**What is needed:** Rewrite the part of the data that opens with the line containing "What distance from the camera" and closes with the line containing "Is the gray" as a Markdown table with the columns Row and Text, one line per row and blank lines left out. Include only those lines.

**Records of scene-based data:**
>> Start

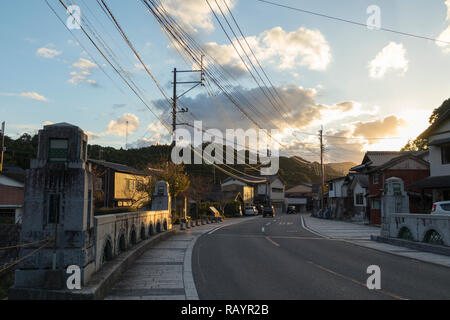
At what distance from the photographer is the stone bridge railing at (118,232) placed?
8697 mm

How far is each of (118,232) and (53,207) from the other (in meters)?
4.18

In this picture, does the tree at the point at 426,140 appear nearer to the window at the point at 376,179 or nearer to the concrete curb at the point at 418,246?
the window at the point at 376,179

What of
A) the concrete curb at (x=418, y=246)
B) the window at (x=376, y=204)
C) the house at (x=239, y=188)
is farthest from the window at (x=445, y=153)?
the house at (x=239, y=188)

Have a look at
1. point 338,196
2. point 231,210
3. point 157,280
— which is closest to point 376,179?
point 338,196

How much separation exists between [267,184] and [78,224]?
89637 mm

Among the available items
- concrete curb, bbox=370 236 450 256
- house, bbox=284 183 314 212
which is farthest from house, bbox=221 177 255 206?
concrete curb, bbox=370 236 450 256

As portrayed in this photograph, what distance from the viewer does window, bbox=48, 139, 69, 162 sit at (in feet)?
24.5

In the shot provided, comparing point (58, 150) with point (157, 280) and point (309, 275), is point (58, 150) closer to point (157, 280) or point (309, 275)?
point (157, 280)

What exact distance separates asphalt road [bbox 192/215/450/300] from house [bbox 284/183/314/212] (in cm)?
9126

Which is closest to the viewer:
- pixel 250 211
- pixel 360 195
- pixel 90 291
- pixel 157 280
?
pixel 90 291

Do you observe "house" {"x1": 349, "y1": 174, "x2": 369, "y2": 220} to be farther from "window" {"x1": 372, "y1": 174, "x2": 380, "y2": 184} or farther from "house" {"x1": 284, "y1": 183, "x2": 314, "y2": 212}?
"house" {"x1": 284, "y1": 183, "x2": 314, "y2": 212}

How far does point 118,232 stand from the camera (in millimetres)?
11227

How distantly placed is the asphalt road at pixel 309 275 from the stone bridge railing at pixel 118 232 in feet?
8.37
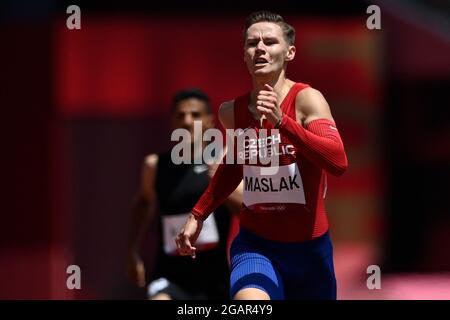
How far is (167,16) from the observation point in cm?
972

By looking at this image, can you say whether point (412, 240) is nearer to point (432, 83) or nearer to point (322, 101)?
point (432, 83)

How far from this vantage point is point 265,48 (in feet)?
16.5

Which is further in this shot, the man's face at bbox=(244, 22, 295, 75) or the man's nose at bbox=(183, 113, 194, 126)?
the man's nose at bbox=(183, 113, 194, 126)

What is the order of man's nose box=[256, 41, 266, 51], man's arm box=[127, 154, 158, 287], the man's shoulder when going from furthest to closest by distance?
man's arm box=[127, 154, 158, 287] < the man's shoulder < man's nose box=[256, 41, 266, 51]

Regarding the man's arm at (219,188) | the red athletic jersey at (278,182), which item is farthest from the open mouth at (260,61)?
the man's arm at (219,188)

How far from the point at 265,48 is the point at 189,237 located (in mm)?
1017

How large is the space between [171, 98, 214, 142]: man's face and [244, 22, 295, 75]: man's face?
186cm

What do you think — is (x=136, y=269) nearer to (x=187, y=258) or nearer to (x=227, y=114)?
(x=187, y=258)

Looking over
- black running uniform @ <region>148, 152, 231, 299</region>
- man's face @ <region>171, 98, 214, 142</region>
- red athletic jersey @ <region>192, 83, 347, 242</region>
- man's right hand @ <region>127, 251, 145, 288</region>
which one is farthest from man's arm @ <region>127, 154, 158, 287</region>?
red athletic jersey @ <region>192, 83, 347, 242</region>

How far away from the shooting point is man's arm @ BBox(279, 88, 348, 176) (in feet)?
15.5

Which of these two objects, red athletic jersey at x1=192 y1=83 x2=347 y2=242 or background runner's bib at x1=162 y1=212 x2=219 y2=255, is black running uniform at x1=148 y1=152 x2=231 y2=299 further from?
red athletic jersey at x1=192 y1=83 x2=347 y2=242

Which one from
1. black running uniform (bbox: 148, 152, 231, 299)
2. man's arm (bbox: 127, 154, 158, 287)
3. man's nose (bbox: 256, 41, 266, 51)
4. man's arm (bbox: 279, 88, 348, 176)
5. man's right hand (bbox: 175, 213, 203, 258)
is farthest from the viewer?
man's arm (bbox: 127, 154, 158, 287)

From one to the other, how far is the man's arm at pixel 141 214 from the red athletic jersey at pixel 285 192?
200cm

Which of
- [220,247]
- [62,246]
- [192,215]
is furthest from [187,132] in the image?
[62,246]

>> End
>> Start

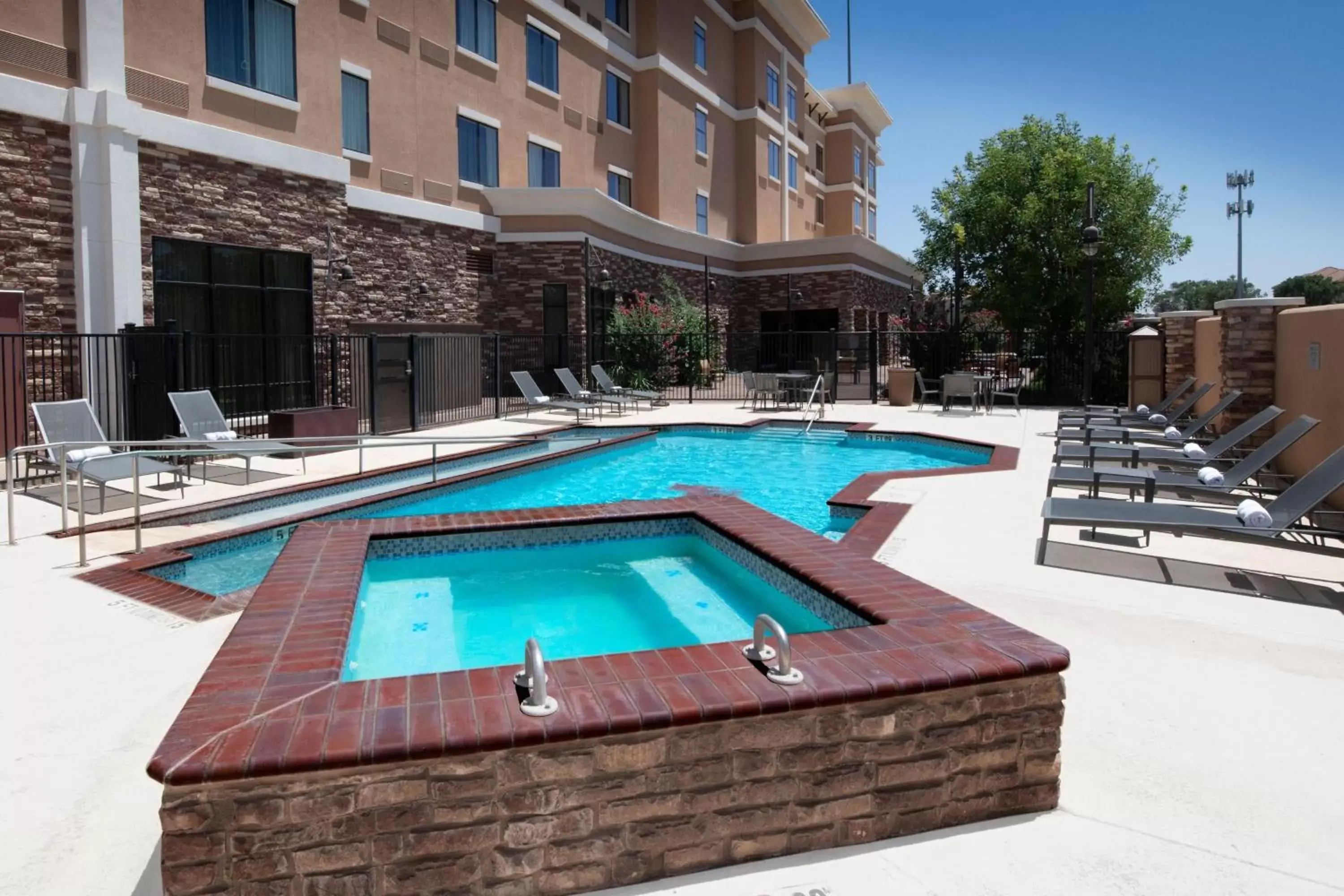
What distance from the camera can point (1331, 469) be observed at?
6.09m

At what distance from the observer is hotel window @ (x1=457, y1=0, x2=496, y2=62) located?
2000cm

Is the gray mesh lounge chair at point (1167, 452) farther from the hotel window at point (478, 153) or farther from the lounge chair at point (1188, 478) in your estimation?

>> End

**Response to this exercise:**
| Row | Text |
|---|---|
| 1 | What distance from the camera can point (1331, 469) be observed at? |
| 2 | 6.09m |
| 3 | At what distance from the observer is hotel window @ (x1=457, y1=0, x2=496, y2=62) located? |
| 4 | 2000cm |
| 5 | Is the gray mesh lounge chair at point (1167, 452) farther from the hotel window at point (478, 153) or farther from the lounge chair at point (1188, 478) in your estimation? |